Tal día como hoy en 2005 publicábamos: Sueños blancos, números rojos
Tal y como publicó este periódico hace veintitrés años, el 28 de abril del 2003, son muchos días, semanas y hasta meses de cuantiosos preparativos. Porque en una celebración tan especial y con tantos detalles, nada puede quedar suelto. Este año unos dos mil niños pincelarán los domingos de color, contagiarán a la ciudad de magia, de cuentos de princesas y de príncipes. Todo está ya listo o casi ultimado para que cada pequeño protagonista —de nueve o diez años— viva un día muy especial en un reino de veinticuatro horas, en su trono diseñado exclusiva y especialmente para él. Como todo cuento de hadas que se precie, para llegar a una moraleja feliz, hay que pasar por un camino de espinas, o al menos, por una historia de arduo trabajo. Los príncipes protagonistas se han tenido que preparar como el sacramento que van a recibir requiere. Y sus padres también se han visto obligados a ponerse a punto para otra prueba, para construir euro a euro un sueño para el príncipe de la casa sin despertar al ogro del endeudamiento. Los pequeños han tenido que ser constantes en catequesis durante un mínimo de dos años.
En el primer curso se les aproxima a la imagen de Jesucristo y el segundo se les adentra en la Iglesia católica como comunidad de creyentes a la que van a pertenecer sin ir ya de la mano de nadie. Se trata de que el chaval reconozca la figura de Dios y su palabra como la que le podrá conducir a la felicidad en su vida, que empieza a recorrer en su recién estrenada “madurez cristiana”. Después de esta primera comunión tan especial vendrán otras, ya podrá participar como uno más en la fiesta católica, en la reunión de los que creen en Dios.

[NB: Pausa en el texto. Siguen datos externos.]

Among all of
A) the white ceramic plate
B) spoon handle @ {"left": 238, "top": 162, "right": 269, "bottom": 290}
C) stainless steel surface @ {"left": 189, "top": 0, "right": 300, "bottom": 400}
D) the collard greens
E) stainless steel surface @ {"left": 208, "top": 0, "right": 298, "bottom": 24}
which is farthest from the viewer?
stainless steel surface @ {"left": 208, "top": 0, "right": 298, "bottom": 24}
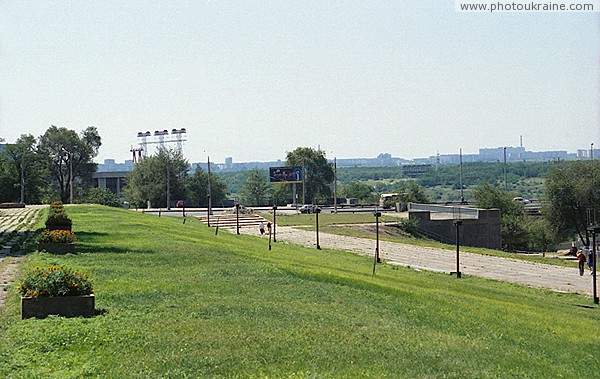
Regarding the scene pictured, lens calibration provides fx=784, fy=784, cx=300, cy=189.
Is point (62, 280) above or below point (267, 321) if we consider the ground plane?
above

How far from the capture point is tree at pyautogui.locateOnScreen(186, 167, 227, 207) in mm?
116125

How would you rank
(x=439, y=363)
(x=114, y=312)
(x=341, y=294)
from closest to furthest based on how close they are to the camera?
(x=439, y=363), (x=114, y=312), (x=341, y=294)

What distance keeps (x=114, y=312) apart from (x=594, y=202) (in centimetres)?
6406

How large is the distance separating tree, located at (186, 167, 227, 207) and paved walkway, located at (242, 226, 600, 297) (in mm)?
55693

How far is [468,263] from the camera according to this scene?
45062mm

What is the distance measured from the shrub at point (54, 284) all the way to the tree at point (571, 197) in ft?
210

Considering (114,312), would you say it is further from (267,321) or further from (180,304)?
(267,321)

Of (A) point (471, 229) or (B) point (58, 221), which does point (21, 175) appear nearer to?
(A) point (471, 229)

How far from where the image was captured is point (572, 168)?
7381 centimetres

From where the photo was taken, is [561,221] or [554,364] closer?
[554,364]

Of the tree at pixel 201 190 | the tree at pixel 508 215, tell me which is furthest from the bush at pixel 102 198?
the tree at pixel 508 215

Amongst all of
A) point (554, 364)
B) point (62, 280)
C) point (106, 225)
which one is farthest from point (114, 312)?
point (106, 225)

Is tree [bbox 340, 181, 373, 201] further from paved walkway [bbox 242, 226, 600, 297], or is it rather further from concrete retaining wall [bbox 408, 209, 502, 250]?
paved walkway [bbox 242, 226, 600, 297]

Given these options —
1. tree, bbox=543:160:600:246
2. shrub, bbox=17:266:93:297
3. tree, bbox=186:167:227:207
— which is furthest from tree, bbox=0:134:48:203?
shrub, bbox=17:266:93:297
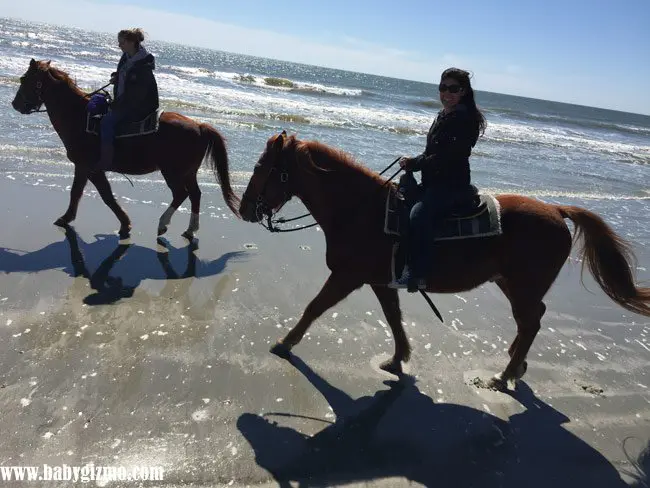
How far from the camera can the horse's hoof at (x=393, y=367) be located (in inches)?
172

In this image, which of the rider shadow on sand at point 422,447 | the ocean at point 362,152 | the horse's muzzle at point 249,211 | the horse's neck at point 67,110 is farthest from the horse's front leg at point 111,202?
the rider shadow on sand at point 422,447

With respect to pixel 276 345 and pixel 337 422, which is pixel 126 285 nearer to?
pixel 276 345

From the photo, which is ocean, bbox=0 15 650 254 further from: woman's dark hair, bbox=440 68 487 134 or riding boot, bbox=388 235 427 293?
woman's dark hair, bbox=440 68 487 134

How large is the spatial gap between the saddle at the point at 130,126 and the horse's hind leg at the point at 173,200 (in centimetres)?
71

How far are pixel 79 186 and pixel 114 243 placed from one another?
A: 1.07 meters

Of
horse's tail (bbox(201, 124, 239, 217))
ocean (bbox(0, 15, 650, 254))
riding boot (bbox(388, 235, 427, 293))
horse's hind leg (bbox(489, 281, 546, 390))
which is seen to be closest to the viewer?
riding boot (bbox(388, 235, 427, 293))

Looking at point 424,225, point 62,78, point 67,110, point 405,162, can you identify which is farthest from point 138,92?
point 424,225

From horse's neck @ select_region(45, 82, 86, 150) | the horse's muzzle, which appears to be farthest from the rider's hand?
horse's neck @ select_region(45, 82, 86, 150)

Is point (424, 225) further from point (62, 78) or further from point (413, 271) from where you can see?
point (62, 78)

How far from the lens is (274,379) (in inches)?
159

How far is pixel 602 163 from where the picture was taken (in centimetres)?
2150

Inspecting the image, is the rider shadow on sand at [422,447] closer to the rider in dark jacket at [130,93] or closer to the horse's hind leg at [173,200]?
the horse's hind leg at [173,200]

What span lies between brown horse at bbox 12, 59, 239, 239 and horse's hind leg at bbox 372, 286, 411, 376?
3575 millimetres

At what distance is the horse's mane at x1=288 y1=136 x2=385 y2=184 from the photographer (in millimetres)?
4020
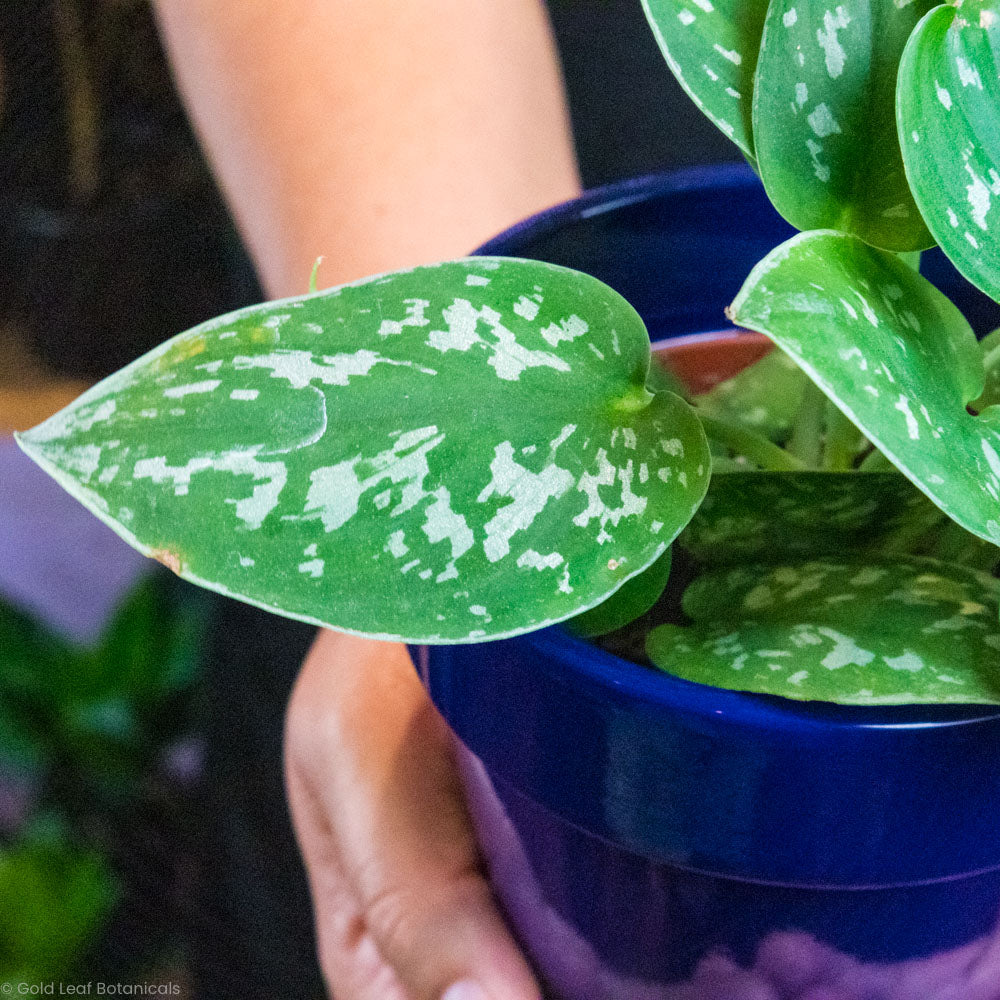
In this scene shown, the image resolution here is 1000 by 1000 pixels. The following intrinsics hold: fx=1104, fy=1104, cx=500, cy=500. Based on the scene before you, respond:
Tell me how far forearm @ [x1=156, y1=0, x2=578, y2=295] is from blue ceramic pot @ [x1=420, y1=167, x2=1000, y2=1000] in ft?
0.75

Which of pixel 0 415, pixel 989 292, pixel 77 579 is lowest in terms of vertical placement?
pixel 77 579

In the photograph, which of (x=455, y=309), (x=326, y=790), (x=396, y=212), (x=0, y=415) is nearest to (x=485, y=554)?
(x=455, y=309)

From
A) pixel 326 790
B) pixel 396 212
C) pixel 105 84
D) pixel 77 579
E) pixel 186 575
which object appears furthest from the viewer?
pixel 77 579

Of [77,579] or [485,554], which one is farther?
[77,579]

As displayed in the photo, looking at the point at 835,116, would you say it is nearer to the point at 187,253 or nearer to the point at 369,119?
the point at 369,119

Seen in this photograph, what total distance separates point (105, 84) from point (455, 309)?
100 centimetres

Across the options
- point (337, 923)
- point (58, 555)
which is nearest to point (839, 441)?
point (337, 923)

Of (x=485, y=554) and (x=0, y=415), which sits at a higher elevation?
(x=485, y=554)

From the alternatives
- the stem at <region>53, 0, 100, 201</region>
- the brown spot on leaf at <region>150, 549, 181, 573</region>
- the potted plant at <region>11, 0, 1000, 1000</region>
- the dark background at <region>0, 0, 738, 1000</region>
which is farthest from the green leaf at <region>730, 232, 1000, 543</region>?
the stem at <region>53, 0, 100, 201</region>

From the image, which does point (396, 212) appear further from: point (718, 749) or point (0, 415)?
point (0, 415)

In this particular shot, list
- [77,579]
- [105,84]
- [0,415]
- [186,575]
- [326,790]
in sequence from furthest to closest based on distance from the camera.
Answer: [77,579]
[0,415]
[105,84]
[326,790]
[186,575]

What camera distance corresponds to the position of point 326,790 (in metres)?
0.52

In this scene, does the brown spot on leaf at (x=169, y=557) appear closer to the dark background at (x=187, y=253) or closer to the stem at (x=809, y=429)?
the stem at (x=809, y=429)

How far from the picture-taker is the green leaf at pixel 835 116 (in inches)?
10.9
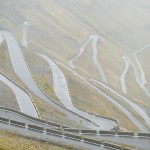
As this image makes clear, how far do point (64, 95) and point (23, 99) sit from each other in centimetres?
2109

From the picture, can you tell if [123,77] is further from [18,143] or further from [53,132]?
[18,143]

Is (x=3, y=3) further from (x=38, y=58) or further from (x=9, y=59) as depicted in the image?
(x=9, y=59)

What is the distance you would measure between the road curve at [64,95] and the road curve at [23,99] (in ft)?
37.3

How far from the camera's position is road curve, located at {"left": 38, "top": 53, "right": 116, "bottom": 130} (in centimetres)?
6456

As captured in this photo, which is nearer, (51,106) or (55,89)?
(51,106)

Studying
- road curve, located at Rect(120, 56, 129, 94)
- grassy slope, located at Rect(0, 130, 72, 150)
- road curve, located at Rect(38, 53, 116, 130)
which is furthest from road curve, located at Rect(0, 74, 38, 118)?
road curve, located at Rect(120, 56, 129, 94)

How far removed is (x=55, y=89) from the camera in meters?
85.2

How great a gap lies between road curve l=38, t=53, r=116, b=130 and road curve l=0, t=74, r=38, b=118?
37.3ft

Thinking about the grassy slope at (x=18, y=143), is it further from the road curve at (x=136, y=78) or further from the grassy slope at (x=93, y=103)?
the road curve at (x=136, y=78)

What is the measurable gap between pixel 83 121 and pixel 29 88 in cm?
1797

Este mensaje es el que se les ha recalcado en las iglesias. En cada una de las diecinueve parroquias de Jaén capital hay una media de diez grupos. En cada grupo hay unos diez chicos que son formados por un total de doscientos catequistas. Lo que les enseñan día a día en los salones parroquiales dista mucho del cada vez mayor consumismo que gira en torno a estas celebraciones. Ellos lo saben y sus sueños blancos están trufados de regalos, de detalles mágicos que fuera de la primera comunión no llegarían a sus manos. Una celebración muy especial justifica cualquier capricho, por cercano a la luna que esté, que en este día de comunión se convierte en realidad. Sin duda, es uno de los momentos más mágicos para los pequeños. Y en el envés de la magia, la dura realidad, la cuesta de mayo. Los padres de una niña se gastarán en torno a los cuatro mil euros y los de un niño, unos tres mil ochocientos.
Sólo en Jaén capital se generarán unos ingresos de ocho mil euros, es decir, unos mil doscientos millones de pesetas de las de antes. El margen variará hacia arriba o hacia abajo dependiendo de la capacidad de cada economía. Aparte del varapalo a los bolsillos de los hogares, también supone un estímulo para la economía jiennense, que en muchos sectores se ve activada este mes con las tradicionales comuniones. Sin duda, todo bolsillo es vapuleado en estas fechas. Quien no tiene en casa un niño que haga la comunión, seguro que al menos ha sido invitado a una, a la que con frecuencia se le suele sumar alguna que otra más.
Según apunta la Unión de Consumidores, cada vez es mayor el número de invitados. Los comensales que antes se reducían al entorno familiar más cercano, ahora se ensanchan cada vez más. Además, celebrarlo con unos canapés queda mal visto y lo más cómodo y usual es optar por el restaurante que lo da todo hecho y bien preparado. Son pequeñas bodas. Como los niños también son pequeños novios, más altos, más arreglados, y más y más ilusionados en un día cargado de sorpresas.